• Exercise details: Only the stretch of the listing below that runs from the line with "How does this" through the line with "XRP/USD — Рипл" is to be printed, exactly and with both ends.

• Exercise data:
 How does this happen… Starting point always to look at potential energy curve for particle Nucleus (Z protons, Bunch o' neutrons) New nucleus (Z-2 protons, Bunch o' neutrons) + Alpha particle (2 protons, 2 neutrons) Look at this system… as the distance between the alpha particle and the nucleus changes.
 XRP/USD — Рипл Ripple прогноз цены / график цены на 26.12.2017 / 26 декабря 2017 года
--
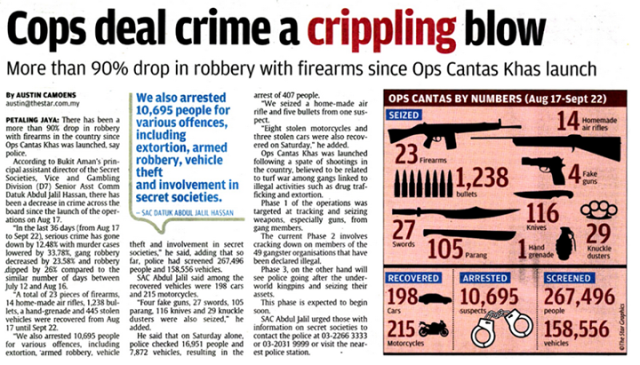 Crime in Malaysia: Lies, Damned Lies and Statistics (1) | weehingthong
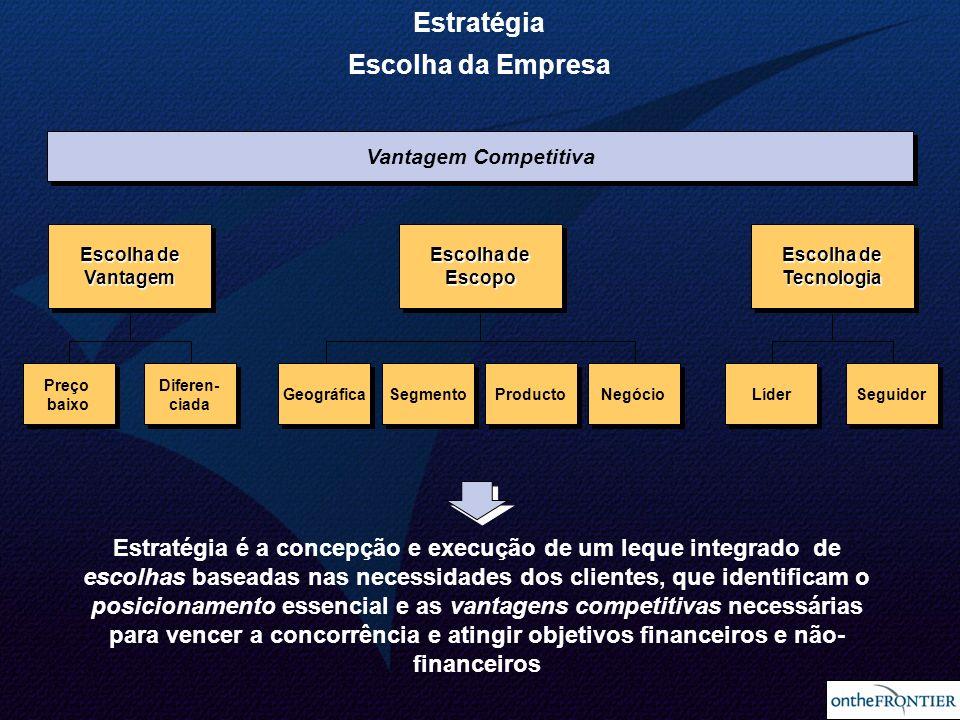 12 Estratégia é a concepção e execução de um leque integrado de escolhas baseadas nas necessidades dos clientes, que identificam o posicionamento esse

• Answer to this problem:
 How does this happen… Starting point always to look at potential energy curve for particle Nucleus (Z protons, Bunch o' neutrons) New nucleus (Z-2 protons, Bunch o' neutrons) + Alpha particle (2 protons, 2 neutrons) Look at this system… as the distance between the alpha particle and the nucleus changes.
 XRP/USD — Рипл Ripple прогноз цены / график цены на 26.12.2017 / 26 декабря 2017 года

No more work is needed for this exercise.